WORK REQUIRED: Give as output the line that contains "As seen in this", followed by every remaining line of the entries, unchanged and with nothing added.
=== PROVIDED DATA ===
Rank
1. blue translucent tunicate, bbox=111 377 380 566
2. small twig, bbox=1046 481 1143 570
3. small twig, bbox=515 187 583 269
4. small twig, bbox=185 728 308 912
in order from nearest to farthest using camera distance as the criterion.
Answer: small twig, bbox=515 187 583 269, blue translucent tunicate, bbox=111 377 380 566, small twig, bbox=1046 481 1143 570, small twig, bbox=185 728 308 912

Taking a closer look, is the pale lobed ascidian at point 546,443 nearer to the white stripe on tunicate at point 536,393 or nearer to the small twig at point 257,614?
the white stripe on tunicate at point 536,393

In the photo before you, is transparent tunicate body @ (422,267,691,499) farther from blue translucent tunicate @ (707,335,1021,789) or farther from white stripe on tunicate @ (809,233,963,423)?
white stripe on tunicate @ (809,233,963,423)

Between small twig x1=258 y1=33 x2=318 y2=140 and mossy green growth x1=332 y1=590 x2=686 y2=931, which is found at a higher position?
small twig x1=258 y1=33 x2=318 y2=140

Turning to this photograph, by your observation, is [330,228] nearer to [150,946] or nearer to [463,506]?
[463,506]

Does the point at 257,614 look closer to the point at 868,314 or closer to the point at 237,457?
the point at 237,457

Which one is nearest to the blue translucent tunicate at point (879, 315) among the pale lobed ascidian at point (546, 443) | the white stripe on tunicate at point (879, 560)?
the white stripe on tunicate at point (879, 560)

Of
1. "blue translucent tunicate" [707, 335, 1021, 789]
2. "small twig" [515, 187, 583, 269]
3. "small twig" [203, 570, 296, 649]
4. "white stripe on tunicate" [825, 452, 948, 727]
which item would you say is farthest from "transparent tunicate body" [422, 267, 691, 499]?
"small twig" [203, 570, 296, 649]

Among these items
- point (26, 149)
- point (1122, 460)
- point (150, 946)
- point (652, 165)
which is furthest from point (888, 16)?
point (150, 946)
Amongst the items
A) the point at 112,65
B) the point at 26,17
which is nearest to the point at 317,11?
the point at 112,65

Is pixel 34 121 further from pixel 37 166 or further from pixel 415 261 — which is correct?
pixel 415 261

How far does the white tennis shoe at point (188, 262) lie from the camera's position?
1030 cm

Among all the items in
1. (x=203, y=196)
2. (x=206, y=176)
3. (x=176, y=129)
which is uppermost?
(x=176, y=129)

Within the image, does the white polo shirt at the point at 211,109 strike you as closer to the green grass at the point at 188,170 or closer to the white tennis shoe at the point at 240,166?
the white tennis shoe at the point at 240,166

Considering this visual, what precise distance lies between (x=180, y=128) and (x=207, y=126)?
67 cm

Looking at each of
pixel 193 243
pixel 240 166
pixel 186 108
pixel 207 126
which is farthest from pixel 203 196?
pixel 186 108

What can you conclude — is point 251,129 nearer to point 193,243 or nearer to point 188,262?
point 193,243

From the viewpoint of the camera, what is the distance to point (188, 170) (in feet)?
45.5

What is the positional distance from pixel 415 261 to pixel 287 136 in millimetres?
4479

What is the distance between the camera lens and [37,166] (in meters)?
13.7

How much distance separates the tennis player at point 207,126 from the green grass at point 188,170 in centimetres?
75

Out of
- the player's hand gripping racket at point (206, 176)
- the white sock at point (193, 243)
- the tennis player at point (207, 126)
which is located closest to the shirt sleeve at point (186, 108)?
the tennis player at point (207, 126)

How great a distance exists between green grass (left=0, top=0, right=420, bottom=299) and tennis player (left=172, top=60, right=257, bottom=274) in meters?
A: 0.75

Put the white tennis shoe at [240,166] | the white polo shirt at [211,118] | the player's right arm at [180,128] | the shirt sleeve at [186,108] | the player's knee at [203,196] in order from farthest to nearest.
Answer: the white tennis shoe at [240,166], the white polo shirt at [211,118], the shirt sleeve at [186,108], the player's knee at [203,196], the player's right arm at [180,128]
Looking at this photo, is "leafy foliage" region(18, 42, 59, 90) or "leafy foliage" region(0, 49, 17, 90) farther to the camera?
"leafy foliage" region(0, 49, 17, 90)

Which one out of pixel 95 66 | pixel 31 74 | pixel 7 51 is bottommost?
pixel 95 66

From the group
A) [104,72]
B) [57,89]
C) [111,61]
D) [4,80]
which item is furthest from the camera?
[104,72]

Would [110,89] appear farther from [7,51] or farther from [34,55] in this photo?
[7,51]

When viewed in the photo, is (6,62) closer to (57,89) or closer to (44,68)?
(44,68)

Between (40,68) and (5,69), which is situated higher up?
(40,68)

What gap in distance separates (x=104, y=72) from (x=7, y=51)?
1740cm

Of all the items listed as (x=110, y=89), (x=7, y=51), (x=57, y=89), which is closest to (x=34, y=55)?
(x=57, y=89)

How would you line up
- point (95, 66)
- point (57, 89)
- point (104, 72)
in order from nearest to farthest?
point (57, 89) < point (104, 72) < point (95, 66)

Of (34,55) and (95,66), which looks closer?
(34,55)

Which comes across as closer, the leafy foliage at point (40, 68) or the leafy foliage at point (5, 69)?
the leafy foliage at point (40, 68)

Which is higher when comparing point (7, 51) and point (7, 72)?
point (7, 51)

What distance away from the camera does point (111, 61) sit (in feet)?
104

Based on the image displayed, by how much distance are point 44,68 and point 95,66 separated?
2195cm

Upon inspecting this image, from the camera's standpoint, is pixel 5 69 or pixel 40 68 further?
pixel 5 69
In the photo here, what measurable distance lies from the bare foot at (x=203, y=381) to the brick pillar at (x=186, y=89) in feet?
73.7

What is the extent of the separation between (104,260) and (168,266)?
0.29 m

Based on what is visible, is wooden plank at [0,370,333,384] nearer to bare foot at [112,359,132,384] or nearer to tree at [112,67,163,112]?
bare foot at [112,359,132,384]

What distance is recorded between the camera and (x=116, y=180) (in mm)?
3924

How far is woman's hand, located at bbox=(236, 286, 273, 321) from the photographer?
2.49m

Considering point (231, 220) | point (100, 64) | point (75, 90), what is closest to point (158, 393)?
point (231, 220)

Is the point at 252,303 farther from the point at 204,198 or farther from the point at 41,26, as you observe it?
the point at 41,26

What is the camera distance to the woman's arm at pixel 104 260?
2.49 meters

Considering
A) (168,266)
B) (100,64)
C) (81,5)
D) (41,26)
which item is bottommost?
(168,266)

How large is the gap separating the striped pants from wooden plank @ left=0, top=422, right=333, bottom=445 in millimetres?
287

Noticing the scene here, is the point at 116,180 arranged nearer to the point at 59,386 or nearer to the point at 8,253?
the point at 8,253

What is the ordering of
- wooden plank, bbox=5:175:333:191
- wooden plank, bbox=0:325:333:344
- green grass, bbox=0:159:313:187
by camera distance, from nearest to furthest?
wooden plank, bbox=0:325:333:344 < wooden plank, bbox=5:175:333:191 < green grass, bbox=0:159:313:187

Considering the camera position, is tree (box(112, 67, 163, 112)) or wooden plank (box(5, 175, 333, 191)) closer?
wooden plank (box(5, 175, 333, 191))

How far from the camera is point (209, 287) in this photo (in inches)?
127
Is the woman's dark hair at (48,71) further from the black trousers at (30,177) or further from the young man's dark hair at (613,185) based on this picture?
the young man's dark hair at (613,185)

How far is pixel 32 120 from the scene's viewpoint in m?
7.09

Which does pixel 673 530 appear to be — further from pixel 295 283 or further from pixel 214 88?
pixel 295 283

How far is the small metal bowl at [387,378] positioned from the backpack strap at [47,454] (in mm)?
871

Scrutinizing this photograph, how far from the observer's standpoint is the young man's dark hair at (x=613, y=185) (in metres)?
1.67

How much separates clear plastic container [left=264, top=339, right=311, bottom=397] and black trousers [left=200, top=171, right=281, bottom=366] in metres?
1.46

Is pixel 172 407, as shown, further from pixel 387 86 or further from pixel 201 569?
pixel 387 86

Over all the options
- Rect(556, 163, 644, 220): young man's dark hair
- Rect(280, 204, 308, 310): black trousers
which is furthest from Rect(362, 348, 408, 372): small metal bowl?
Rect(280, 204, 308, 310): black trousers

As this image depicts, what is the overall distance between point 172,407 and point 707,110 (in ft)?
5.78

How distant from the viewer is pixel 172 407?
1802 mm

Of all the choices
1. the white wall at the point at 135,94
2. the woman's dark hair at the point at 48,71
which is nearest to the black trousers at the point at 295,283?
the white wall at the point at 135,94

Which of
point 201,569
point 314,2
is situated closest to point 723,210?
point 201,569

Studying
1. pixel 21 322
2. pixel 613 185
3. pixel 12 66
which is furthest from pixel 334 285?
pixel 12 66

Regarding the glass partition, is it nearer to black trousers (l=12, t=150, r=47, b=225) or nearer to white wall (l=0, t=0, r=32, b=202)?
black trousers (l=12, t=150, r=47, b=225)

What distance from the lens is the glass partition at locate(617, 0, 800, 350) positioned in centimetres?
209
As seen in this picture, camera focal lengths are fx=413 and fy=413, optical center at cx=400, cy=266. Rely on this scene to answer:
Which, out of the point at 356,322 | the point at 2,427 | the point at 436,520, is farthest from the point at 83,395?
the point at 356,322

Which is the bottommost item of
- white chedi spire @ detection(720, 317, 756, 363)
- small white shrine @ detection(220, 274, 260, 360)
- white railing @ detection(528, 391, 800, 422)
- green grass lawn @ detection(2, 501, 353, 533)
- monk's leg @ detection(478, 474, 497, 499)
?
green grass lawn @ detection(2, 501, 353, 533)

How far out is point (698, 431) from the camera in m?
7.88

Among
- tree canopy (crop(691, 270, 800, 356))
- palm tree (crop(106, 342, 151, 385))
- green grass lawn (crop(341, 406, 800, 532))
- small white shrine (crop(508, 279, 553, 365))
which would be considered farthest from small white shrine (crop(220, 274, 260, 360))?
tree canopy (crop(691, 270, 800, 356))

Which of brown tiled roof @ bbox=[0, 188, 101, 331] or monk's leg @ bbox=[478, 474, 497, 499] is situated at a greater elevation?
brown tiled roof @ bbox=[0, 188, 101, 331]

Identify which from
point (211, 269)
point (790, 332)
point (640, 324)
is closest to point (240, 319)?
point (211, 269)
===
THE RESULT:
As seen in this picture, camera focal lengths are fx=413 and fy=413, optical center at cx=400, cy=266. Rely on this scene to answer:
Which, out of the point at 356,322 | the point at 2,427 | the point at 436,520, is farthest from the point at 83,395?
the point at 356,322

Which is the bottommost item of
- white chedi spire @ detection(720, 317, 756, 363)
- small white shrine @ detection(220, 274, 260, 360)
- white railing @ detection(528, 391, 800, 422)
- green grass lawn @ detection(2, 501, 353, 533)
- monk's leg @ detection(478, 474, 497, 499)
?
green grass lawn @ detection(2, 501, 353, 533)

How far out is point (698, 431) from the camera in m?
7.88

Among
- tree canopy (crop(691, 270, 800, 356))
- palm tree (crop(106, 342, 151, 385))
- green grass lawn (crop(341, 406, 800, 532))
- small white shrine (crop(508, 279, 553, 365))
which would be considered farthest from small white shrine (crop(220, 274, 260, 360))?
tree canopy (crop(691, 270, 800, 356))

Which of brown tiled roof @ bbox=[0, 188, 101, 331] or monk's leg @ bbox=[478, 474, 497, 499] is situated at a greater elevation?
brown tiled roof @ bbox=[0, 188, 101, 331]

Identify which from
point (211, 269)
point (790, 332)
point (640, 324)
is closest to point (240, 319)?
point (211, 269)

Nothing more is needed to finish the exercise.